«Como se não houvesse já um abuso generalizado da recolha de imagens no espaço público e a absoluta ausência de verificação da legalidade dos sistemas (graças à diluição de competências da autoridade responsável), o Governo demissionário quis criar uma verdadeira sociedade controlada, à boa imagem da ditadura chinesa. Para isso tentou passar uma lei absolutamente abusiva que só se alterou na especialidade graças à quantidade de pareceres humilhantes que recebeu. Mas fica o registo da tentativa – e da aceitação acéfala – que a maioria dos deputados fez deste projeto que dava às forças de segurança o controlo de um dos melhores mecanismos para minar a democracia e as liberdades individuais.
O projeto foi reduzido à utilização de imagens recolhidas por drones e por agentes da autoridade no exercício de funções. Mas a verdade é que o número de câmaras no espaço público cresce sem controlo e pouco ou nada se sabe sobre a forma como os registos são armazenados – e esta lei, que agora foi aprovada, vem simplesmente agravar o problema. O texto é propositadamente ambíguo, para permitir interpretações que conduzam facilmente ao abuso das liberdades. (...)
Mas a lei original, que passou no Parlamento, era muito pior. A lei original tornava todo e qualquer espaço público alvo de videovigilância, sem respeito pelas liberdades individuais nem proteção dos cidadãos. Pior, permitia a que se usasse inteligência artificial e se fizesse a recolha de dados biométricos. (...)

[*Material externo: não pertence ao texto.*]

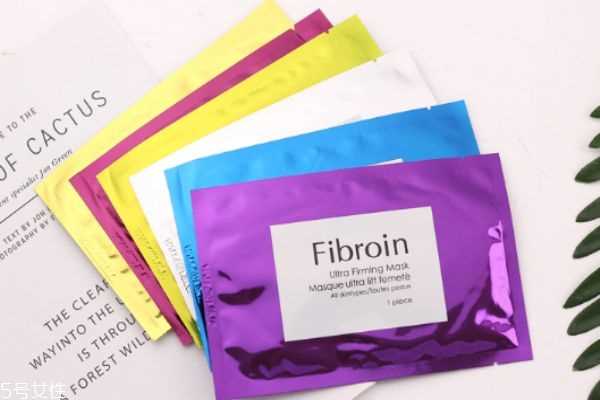 fibroin面膜适合什么肤质 fibroin面膜用法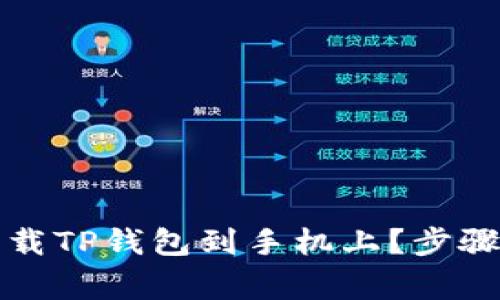 优质如何安全下载TP钱包到手机上？步骤详解与注意事项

Toda a discussão foi feita em tempo recorde, com desprezo absoluto pelos princípios democráticos. (...)
É difícil saber se os deputados deixaram passar este monumento à ditadura por absoluta ignorância ou por influência de um qualquer lobby securitário liderado por um ministério da Administração Interna que vê ameaças onde elas não existem. (...)»
António Costa, o inesperado big brother, Diogo Queiroz de Andrade no Jornal Eco
NOTA: Na verdade este episódio é principalmente vergonhoso para o PS (exceptuando Cláudia Santos e Isabel Moreira que votaram contra), cujo governo apresentou o projecto de lei. Mas não exclusivamente, porque, além das duas deputadas PS, só votaram contra a aprovação na generalidade BE, PCP, PEV e IL (ver Projeto de Resolução 119/XIV/1), uma votação que é um exemplo das limitações da visão unidimensional esquerda-direita.